After completing this unit, you’ll be able to:

  • Articulate the ethical principles for Salesforce’s Web3 product innovation.
  • Identify potential downsides and risks in Web3.
  • Identify strategies and best practices for keeping safe and secure in the Web3 space.

Background

Blockchain, cryptocurrency, and NFTs are driving innovation and commerce at scale. As with any early stage technology, potential outcomes can be unknown. Which is why it’s critical for those innovating in this space to do so in a responsible, ethical way. If we want Web3 to improve the lives of everyone within the ecosystem, not just a handful of people at the top, we need to design it in a values-led way. 

Principles-Led Product Innovation

At Salesforce, we believe that products in the Web3 space should be created with these principles in mind.

  1. Trust and Security. We will embed best-in-class brand and consumer protections, identifying—and preventing the use of the product for—fraud, force, or fear.
  2. Sustainability. We commit to quantify, disclose, minimize, and neutralize environmental impacts resulting in net zero emissions while driving increased sustainability in the sector more broadly.
  3. Equality. We will provide guidance and guardrails to ensure fairness, diversity, and empowerment of customers and consumers.
  4. Accountability. We will empower the end-user with explainable governance and engage stakeholders in ongoing evaluation.
  5. Integrity and Transparency. We commit to share clear, precise communication about the product and create trusted experiences and marketplaces where safety is top of mind.

We believe that by leading with our values, we can help guide this new space in a positive direction.

[Dataset entries]

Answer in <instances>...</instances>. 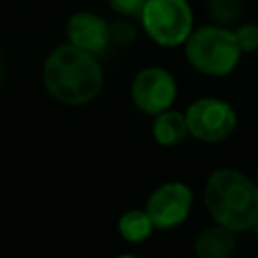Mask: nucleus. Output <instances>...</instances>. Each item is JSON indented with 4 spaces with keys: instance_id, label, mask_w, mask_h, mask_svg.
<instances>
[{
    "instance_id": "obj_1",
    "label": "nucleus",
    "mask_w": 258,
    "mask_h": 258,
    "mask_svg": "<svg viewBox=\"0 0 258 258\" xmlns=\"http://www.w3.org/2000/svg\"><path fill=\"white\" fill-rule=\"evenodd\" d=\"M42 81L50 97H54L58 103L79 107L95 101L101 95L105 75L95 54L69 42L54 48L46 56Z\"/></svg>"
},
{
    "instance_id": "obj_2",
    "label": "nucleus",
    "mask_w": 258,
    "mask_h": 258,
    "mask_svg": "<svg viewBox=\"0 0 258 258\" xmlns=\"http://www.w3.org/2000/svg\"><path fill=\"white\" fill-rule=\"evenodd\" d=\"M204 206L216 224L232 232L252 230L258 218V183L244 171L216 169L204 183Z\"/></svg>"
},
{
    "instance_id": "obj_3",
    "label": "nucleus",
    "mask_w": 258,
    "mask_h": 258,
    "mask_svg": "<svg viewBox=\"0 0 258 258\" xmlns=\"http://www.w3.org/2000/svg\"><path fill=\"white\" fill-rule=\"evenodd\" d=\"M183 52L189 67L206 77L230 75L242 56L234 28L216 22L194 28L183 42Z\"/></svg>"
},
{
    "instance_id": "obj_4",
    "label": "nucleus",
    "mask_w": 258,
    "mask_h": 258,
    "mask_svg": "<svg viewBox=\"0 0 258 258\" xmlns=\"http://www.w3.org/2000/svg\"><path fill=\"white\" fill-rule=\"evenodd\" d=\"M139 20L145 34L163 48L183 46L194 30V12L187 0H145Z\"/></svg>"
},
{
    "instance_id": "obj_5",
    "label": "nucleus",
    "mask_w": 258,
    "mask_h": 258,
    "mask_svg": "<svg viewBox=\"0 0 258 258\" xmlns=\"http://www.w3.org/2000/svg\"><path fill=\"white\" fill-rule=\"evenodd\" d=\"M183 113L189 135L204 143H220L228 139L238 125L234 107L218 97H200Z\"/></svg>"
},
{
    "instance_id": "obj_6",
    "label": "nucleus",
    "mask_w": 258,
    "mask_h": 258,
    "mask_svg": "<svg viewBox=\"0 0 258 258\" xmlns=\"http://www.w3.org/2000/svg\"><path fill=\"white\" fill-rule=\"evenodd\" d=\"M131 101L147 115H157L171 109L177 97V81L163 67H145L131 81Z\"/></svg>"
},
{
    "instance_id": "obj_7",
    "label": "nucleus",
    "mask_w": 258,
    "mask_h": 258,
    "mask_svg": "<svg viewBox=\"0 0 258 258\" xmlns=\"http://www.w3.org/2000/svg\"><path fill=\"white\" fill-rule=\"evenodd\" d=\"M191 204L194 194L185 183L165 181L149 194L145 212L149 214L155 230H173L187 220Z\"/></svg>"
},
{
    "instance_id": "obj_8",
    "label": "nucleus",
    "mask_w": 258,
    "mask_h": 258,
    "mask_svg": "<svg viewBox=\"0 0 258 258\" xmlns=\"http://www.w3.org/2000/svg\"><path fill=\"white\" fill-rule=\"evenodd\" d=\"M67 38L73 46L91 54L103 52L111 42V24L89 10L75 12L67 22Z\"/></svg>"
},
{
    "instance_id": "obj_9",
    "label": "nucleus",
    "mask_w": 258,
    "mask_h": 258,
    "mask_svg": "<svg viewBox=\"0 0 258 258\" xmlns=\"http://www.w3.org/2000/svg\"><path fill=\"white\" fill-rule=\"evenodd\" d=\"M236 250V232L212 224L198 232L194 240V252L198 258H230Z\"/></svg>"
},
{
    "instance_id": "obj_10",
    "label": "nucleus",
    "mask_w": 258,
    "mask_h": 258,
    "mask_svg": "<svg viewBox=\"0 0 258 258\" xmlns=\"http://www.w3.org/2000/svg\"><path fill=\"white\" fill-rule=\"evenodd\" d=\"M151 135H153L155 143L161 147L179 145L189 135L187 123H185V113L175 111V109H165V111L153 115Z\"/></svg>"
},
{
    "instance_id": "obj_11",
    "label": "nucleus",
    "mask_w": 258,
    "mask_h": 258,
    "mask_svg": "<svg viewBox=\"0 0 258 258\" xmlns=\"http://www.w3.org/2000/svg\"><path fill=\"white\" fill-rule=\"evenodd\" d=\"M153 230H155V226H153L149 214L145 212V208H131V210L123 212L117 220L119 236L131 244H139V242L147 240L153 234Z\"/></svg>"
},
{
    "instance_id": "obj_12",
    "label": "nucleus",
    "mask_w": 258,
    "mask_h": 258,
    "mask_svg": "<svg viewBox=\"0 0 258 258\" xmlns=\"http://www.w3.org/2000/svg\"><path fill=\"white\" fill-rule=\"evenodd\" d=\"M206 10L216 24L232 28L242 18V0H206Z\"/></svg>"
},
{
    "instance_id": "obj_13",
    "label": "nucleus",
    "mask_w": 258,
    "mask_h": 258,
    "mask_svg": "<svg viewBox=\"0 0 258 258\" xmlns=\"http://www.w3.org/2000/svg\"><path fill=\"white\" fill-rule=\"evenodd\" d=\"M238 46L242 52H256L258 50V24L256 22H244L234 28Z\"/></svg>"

▶ [REQUIREMENT]
In the passage on Salesforce's Web3 principles, what outcome does the sustainability commitment aim to achieve? The records stand apart from the Web3 passage and are separate material.

▶ [COMPLETED TASK]
Net zero emissions.